§ Stated task
Send each entry back exactly as given, pictures excluded.

§ Data supplied
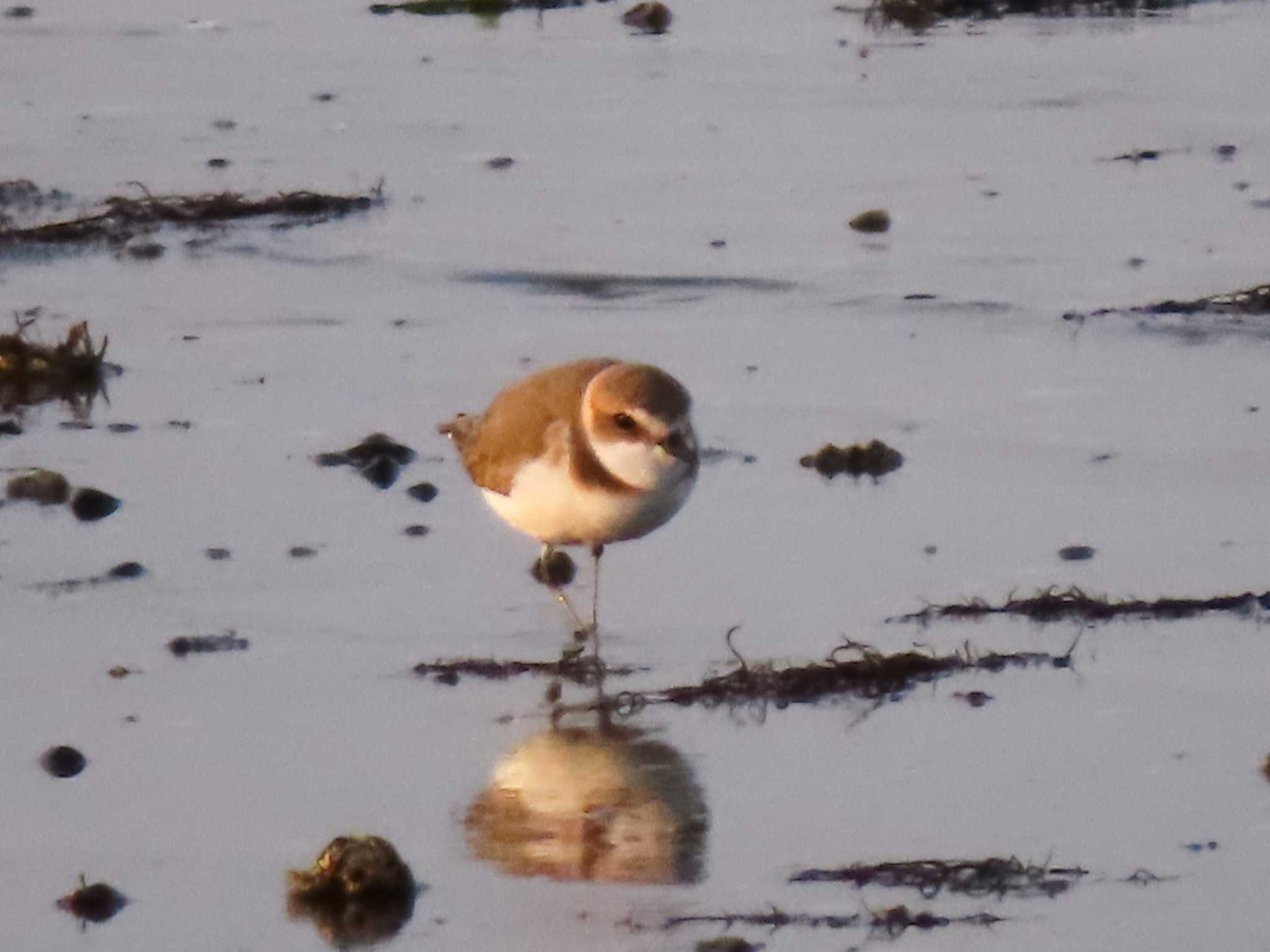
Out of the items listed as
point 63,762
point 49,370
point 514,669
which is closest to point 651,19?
point 49,370

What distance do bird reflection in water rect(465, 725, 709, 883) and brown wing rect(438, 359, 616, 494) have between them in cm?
112

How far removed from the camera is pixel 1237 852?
17.9ft

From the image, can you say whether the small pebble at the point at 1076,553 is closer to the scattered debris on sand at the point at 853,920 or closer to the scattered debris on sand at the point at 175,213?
the scattered debris on sand at the point at 853,920

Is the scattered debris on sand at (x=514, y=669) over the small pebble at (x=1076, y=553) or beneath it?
beneath

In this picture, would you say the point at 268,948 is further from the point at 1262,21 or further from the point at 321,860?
the point at 1262,21

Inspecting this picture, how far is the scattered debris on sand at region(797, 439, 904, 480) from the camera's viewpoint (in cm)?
828

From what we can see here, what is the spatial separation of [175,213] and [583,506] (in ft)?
15.7

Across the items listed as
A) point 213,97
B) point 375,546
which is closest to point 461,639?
point 375,546

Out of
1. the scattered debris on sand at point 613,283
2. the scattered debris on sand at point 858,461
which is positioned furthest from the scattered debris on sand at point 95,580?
the scattered debris on sand at point 613,283

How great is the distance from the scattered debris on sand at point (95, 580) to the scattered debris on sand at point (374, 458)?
42.1 inches

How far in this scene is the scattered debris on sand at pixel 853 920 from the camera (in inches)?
202

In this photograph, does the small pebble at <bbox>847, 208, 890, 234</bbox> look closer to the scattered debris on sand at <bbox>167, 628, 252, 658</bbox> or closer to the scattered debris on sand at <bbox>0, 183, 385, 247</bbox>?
the scattered debris on sand at <bbox>0, 183, 385, 247</bbox>

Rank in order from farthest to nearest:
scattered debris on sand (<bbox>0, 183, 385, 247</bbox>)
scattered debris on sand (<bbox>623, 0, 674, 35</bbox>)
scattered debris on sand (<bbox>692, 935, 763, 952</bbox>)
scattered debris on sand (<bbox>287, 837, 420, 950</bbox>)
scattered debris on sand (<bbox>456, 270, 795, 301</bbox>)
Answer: scattered debris on sand (<bbox>623, 0, 674, 35</bbox>) < scattered debris on sand (<bbox>0, 183, 385, 247</bbox>) < scattered debris on sand (<bbox>456, 270, 795, 301</bbox>) < scattered debris on sand (<bbox>287, 837, 420, 950</bbox>) < scattered debris on sand (<bbox>692, 935, 763, 952</bbox>)

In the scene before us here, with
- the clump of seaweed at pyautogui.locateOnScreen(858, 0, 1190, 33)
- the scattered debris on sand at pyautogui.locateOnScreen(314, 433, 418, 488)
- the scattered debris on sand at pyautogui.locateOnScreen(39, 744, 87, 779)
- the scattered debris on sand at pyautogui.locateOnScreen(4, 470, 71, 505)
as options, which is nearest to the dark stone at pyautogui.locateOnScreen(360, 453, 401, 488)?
the scattered debris on sand at pyautogui.locateOnScreen(314, 433, 418, 488)
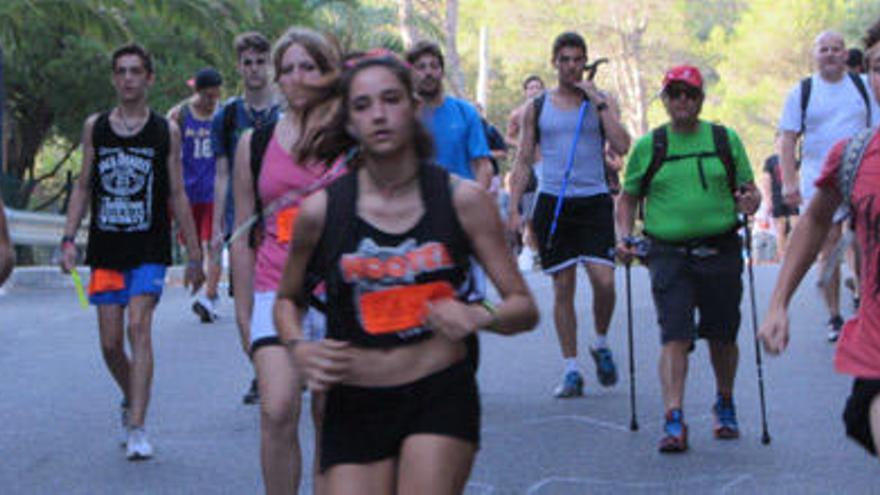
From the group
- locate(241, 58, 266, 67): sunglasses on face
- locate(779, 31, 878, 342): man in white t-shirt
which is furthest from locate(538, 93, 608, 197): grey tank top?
locate(241, 58, 266, 67): sunglasses on face

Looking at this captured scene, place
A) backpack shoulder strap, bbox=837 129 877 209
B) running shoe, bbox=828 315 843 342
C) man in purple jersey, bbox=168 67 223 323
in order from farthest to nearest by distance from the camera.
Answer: man in purple jersey, bbox=168 67 223 323
running shoe, bbox=828 315 843 342
backpack shoulder strap, bbox=837 129 877 209

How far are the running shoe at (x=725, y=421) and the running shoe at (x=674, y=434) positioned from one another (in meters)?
0.35

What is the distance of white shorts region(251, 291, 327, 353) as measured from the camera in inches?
221

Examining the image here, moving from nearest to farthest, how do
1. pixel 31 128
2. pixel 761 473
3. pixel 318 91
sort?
pixel 318 91, pixel 761 473, pixel 31 128

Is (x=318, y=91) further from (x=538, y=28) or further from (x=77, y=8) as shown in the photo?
(x=538, y=28)

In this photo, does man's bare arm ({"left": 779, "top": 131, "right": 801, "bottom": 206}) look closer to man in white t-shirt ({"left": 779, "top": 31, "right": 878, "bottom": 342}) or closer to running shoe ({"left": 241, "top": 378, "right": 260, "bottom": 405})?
man in white t-shirt ({"left": 779, "top": 31, "right": 878, "bottom": 342})

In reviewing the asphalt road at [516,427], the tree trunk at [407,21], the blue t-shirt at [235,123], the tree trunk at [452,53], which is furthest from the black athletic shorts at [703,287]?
the tree trunk at [452,53]

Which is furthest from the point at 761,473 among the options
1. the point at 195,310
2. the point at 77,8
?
the point at 77,8

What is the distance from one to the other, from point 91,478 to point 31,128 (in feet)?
68.6

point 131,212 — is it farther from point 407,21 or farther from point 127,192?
point 407,21

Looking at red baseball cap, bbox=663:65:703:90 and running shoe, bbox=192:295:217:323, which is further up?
red baseball cap, bbox=663:65:703:90

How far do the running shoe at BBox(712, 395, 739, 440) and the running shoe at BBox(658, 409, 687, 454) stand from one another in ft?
1.14

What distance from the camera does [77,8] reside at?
70.4 feet

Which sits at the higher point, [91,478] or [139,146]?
[139,146]
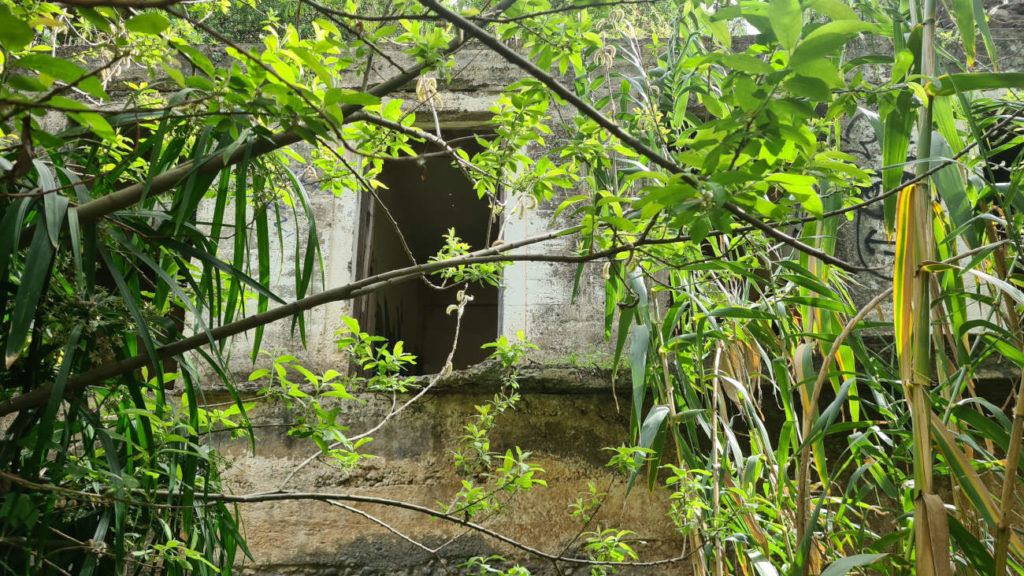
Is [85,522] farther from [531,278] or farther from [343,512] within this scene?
[531,278]

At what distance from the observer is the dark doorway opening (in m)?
4.89

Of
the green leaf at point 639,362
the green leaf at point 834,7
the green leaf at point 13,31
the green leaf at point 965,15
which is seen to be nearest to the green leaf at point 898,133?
the green leaf at point 965,15

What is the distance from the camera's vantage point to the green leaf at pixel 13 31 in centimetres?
71

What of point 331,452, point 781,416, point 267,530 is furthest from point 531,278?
point 331,452

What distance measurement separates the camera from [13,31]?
717 mm

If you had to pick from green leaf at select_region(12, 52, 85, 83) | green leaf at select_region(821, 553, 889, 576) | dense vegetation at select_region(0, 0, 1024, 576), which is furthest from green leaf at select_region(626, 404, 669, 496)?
green leaf at select_region(12, 52, 85, 83)

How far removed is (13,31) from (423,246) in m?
7.33

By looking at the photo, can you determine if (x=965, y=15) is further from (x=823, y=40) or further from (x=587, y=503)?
→ (x=587, y=503)

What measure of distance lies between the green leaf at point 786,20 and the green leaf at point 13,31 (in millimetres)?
784

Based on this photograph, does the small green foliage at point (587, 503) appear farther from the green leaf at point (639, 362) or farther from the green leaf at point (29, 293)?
the green leaf at point (29, 293)

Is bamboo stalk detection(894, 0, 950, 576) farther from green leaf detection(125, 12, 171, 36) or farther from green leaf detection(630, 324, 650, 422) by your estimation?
green leaf detection(125, 12, 171, 36)

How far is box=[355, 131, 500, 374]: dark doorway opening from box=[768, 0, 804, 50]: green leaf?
9.95 ft

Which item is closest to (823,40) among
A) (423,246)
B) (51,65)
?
(51,65)

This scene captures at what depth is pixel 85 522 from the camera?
5.59ft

§ Exercise result
Out of the items listed as
point 63,762
point 49,370
point 514,669
which is closest to point 651,19?
point 49,370

What distance do bird reflection in water rect(465, 725, 709, 883) and brown wing rect(438, 359, 616, 494) have between them in cm?
112

How far removed from the camera is pixel 1237 852?
17.9ft

From the image, can you say whether the small pebble at the point at 1076,553 is closer to the scattered debris on sand at the point at 853,920 or closer to the scattered debris on sand at the point at 175,213?
the scattered debris on sand at the point at 853,920

Is the scattered debris on sand at (x=514, y=669) over the small pebble at (x=1076, y=553) or beneath it?
beneath

In this picture, would you say the point at 268,948 is further from the point at 1262,21 or further from the point at 321,860?
the point at 1262,21

Inspecting this picture, how far is the scattered debris on sand at region(797, 439, 904, 480) from the camera's viewpoint (in cm)?
828

From what we can see here, what is the spatial separation of [175,213] and [583,506] (in ft)?
15.7

Across the items listed as
A) point 213,97
B) point 375,546
which is closest to point 461,639?
point 375,546

Out of
1. the scattered debris on sand at point 613,283
2. the scattered debris on sand at point 858,461
which is positioned furthest from the scattered debris on sand at point 95,580?
the scattered debris on sand at point 613,283

How great is the distance from the scattered debris on sand at point (95, 580) to the scattered debris on sand at point (374, 458)?
42.1 inches

How far in this scene is the scattered debris on sand at pixel 853 920 from the camera (in inches)?
202

In this photograph, does the small pebble at <bbox>847, 208, 890, 234</bbox> look closer to the scattered debris on sand at <bbox>167, 628, 252, 658</bbox> or closer to the scattered debris on sand at <bbox>0, 183, 385, 247</bbox>?
the scattered debris on sand at <bbox>0, 183, 385, 247</bbox>

Rank in order from farthest to nearest:
scattered debris on sand (<bbox>0, 183, 385, 247</bbox>)
scattered debris on sand (<bbox>623, 0, 674, 35</bbox>)
scattered debris on sand (<bbox>692, 935, 763, 952</bbox>)
scattered debris on sand (<bbox>287, 837, 420, 950</bbox>)
scattered debris on sand (<bbox>456, 270, 795, 301</bbox>)
Answer: scattered debris on sand (<bbox>623, 0, 674, 35</bbox>) < scattered debris on sand (<bbox>0, 183, 385, 247</bbox>) < scattered debris on sand (<bbox>456, 270, 795, 301</bbox>) < scattered debris on sand (<bbox>287, 837, 420, 950</bbox>) < scattered debris on sand (<bbox>692, 935, 763, 952</bbox>)

In the scene before us here, with
- the clump of seaweed at pyautogui.locateOnScreen(858, 0, 1190, 33)
- the scattered debris on sand at pyautogui.locateOnScreen(314, 433, 418, 488)
- the scattered debris on sand at pyautogui.locateOnScreen(39, 744, 87, 779)
- the scattered debris on sand at pyautogui.locateOnScreen(4, 470, 71, 505)
as options, which is nearest to the dark stone at pyautogui.locateOnScreen(360, 453, 401, 488)?
the scattered debris on sand at pyautogui.locateOnScreen(314, 433, 418, 488)
From the group
- locate(241, 58, 266, 67): sunglasses on face
- locate(779, 31, 878, 342): man in white t-shirt
which is furthest from locate(538, 93, 608, 197): grey tank top?
locate(241, 58, 266, 67): sunglasses on face

Looking at this captured scene, place
A) backpack shoulder strap, bbox=837 129 877 209
B) running shoe, bbox=828 315 843 342
C) man in purple jersey, bbox=168 67 223 323
in order from farthest to nearest by distance from the camera.
Answer: man in purple jersey, bbox=168 67 223 323
running shoe, bbox=828 315 843 342
backpack shoulder strap, bbox=837 129 877 209

How far are the running shoe at (x=725, y=421) and the running shoe at (x=674, y=434) positioned from one another (in meters)?
0.35

What is the distance of white shorts region(251, 291, 327, 353) as measured from the camera in inches?
221

Examining the image here, moving from nearest to farthest, how do
1. pixel 31 128
2. pixel 761 473
3. pixel 318 91
sort?
pixel 318 91, pixel 761 473, pixel 31 128

Is (x=318, y=91) further from (x=538, y=28) or further from (x=77, y=8) as shown in the photo?
(x=538, y=28)

In this photo, does man's bare arm ({"left": 779, "top": 131, "right": 801, "bottom": 206}) look closer to man in white t-shirt ({"left": 779, "top": 31, "right": 878, "bottom": 342}) or closer to running shoe ({"left": 241, "top": 378, "right": 260, "bottom": 405})?
man in white t-shirt ({"left": 779, "top": 31, "right": 878, "bottom": 342})

In reviewing the asphalt road at [516,427], the tree trunk at [407,21], the blue t-shirt at [235,123], the tree trunk at [452,53], which is furthest from the black athletic shorts at [703,287]?
the tree trunk at [452,53]

Which is furthest from the point at 761,473 among the options
1. the point at 195,310
2. the point at 77,8
?
the point at 77,8

What is the distance from one to the other, from point 91,478 to point 31,128 (in feet)?
68.6

point 131,212 — is it farther from point 407,21 or farther from point 127,192?
point 407,21

Looking at red baseball cap, bbox=663:65:703:90 and running shoe, bbox=192:295:217:323, which is further up?
red baseball cap, bbox=663:65:703:90

How far do the running shoe at BBox(712, 395, 739, 440) and the running shoe at BBox(658, 409, 687, 454) stand from one another in ft?
1.14

What distance from the camera does [77,8] reside at?
70.4 feet

Which sits at the higher point, [91,478] or [139,146]?
[139,146]
Is [85,522] farther from [531,278] or farther from [343,512] within this scene?
[531,278]

At what distance from the observer is the dark doorway opening (in m)?
4.89

Of
the green leaf at point 639,362
the green leaf at point 834,7
the green leaf at point 13,31
the green leaf at point 965,15
which is seen to be nearest to the green leaf at point 898,133?
the green leaf at point 965,15

What is the distance from the camera's vantage point to the green leaf at pixel 13 31 in centimetres?
71

What of point 331,452, point 781,416, point 267,530 is furthest from point 531,278?
point 331,452

What distance measurement separates the camera from [13,31]?
717 mm

If you had to pick from green leaf at select_region(12, 52, 85, 83) | green leaf at select_region(821, 553, 889, 576) | dense vegetation at select_region(0, 0, 1024, 576), which is furthest from green leaf at select_region(626, 404, 669, 496)?
green leaf at select_region(12, 52, 85, 83)

How far removed is (13,31) from (423,246) in m?
7.33

By looking at the photo, can you determine if (x=965, y=15) is further from (x=823, y=40) or further from (x=587, y=503)?
→ (x=587, y=503)

What measure of distance lies between the green leaf at point 786,20 and the green leaf at point 13,31 (in millimetres)?
784

Based on this photograph, does the small green foliage at point (587, 503) appear farther from the green leaf at point (639, 362) or farther from the green leaf at point (29, 293)?
the green leaf at point (29, 293)

Is bamboo stalk detection(894, 0, 950, 576) farther from green leaf detection(125, 12, 171, 36) or farther from green leaf detection(630, 324, 650, 422) by your estimation?
green leaf detection(125, 12, 171, 36)

How far is box=[355, 131, 500, 374]: dark doorway opening from box=[768, 0, 804, 50]: green leaf?
9.95 ft

Which item is closest to (823,40) among
A) (423,246)
B) (51,65)
?
(51,65)

This scene captures at what depth is pixel 85 522 from the camera?
5.59ft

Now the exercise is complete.